International career
- 2016: Ukraine U16 / 4 / (0)
- 2017–2018: Ukraine U17 / 6 / (1)

= Vadym Mashchenko =

Ukrainian footballer (born 2000)

Vadym Serhiyovych Mashchenko (Вадим Сергійович Мащенко; born 26 July 2000) is a Ukrainian professional footballer who plays as a right winger for Latvian club Ogre United.

==Club career==
===Early years===
Vadym Mashchenko started his career at Olimp from Starobilsk in 2012. The following year, he moved to the youth ranks of Zorya Luhansk.

===Dynamo Kyiv===
At the age of 14, he moved to the youth ranks of Dynamo Kyiv.

===Chornomorets Odesa===
In February 2021, he moved on loan to Chornomorets Odesa.

=== Baltic ===
In the summer of 2022, Mashchenko joined Lithuanian side Jonava on loan.
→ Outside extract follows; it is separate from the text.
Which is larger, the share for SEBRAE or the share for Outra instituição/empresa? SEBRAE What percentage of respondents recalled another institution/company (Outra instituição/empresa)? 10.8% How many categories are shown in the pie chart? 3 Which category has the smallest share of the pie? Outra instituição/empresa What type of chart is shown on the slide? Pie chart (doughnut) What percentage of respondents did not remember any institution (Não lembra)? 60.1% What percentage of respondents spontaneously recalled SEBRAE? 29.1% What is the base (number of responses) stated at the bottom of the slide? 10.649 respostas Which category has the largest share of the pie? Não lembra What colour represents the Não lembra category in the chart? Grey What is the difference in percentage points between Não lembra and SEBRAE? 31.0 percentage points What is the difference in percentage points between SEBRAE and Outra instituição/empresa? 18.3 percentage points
He made his debut on 16 August 2022 in a LFF Cup match against FC Hegelmann.

Five days later, Mashchenko made his first A Lyga appearance in a 3–1 loss against Žalgiris. On 16 September 2022, he opened the scoring in a 2–1 loss against Kauno Žalgiris.

Ahead of the 2023 season, he was transferred to Latvian Higher League newcomers Jelgava.

===Karpaty Krosno===
On 27 February 2024, Mashchenko joined Polish fourth division side Karpaty Krosno.

===Humenne===
On 3 July 2024, he moved to Slovak 2. Liga club Humenné.